» **WORK REQUEST**: Locate the line that contains "order: Galliformes" in the entries below, then repeat it and every following line through the line that contains "category: unidentified bird", exactly, and no others.

» **RECORDS SUPPLIED**:
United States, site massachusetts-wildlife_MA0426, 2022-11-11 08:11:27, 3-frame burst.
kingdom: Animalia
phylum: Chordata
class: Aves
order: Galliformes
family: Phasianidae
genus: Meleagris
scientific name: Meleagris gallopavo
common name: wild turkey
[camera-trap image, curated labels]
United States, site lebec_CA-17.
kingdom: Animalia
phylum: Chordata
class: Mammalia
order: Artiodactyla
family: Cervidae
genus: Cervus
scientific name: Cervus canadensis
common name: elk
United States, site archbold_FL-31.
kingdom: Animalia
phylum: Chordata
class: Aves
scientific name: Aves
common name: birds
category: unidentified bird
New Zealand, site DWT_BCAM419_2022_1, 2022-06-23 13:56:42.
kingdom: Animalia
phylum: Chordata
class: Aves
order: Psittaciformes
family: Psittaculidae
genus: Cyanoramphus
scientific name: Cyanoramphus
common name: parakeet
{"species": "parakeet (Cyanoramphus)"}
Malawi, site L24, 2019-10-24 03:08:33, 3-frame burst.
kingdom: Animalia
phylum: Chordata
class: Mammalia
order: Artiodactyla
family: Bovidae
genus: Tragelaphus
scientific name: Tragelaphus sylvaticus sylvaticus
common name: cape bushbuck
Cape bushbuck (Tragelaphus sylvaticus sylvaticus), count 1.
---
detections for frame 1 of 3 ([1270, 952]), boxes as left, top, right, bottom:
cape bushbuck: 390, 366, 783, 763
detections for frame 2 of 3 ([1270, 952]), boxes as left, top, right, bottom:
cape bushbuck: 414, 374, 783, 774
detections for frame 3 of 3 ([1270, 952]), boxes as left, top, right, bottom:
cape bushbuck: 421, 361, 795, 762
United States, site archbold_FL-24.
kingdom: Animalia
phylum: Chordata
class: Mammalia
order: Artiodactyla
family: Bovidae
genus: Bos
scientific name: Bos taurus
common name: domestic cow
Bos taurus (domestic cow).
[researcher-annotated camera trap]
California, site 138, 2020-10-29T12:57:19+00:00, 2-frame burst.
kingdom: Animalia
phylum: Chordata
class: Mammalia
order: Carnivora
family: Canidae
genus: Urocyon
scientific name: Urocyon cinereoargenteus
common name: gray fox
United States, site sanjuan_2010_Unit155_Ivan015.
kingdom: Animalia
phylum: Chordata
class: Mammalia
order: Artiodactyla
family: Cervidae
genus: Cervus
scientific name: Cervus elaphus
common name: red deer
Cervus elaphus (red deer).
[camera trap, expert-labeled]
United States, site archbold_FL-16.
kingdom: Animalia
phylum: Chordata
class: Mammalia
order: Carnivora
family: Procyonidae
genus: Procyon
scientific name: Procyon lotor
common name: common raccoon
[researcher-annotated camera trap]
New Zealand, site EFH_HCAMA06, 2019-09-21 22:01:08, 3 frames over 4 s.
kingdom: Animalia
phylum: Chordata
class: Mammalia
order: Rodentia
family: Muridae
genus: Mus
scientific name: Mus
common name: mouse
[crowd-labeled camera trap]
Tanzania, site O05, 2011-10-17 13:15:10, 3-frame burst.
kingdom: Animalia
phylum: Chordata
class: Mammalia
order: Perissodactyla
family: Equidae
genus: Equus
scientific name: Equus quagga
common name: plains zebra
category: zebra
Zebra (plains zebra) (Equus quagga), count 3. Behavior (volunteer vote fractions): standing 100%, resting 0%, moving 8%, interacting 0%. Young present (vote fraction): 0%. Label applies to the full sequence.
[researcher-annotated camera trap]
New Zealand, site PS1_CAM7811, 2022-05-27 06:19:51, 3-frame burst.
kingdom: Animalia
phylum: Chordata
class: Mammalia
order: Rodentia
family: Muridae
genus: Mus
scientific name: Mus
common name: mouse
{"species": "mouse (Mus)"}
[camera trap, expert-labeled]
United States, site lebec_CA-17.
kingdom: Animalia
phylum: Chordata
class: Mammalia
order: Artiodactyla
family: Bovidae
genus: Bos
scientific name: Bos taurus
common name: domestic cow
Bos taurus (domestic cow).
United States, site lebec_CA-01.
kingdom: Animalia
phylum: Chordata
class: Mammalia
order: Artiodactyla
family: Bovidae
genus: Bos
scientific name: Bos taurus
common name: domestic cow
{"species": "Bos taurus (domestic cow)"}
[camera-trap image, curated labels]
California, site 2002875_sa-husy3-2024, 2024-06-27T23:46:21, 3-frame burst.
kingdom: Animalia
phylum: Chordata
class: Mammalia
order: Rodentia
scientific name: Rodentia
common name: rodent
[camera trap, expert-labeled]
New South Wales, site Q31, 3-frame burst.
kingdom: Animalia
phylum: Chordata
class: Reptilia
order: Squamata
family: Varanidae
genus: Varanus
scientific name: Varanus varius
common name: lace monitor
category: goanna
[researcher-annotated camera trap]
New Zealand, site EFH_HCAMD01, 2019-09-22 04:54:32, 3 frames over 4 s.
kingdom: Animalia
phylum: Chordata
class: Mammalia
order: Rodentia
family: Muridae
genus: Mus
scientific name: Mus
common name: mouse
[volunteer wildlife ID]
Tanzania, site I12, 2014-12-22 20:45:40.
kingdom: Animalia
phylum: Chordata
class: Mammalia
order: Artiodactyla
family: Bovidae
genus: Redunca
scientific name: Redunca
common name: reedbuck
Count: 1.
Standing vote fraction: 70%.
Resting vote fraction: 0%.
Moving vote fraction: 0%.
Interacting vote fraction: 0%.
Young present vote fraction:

» **ANSWER BELOW**:
order: Galliformes
family: Phasianidae
genus: Meleagris
scientific name: Meleagris gallopavo
common name: wild turkey
[camera-trap image, curated labels]
United States, site lebec_CA-17.
kingdom: Animalia
phylum: Chordata
class: Mammalia
order: Artiodactyla
family: Cervidae
genus: Cervus
scientific name: Cervus canadensis
common name: elk
United States, site archbold_FL-31.
kingdom: Animalia
phylum: Chordata
class: Aves
scientific name: Aves
common name: birds
category: unidentified bird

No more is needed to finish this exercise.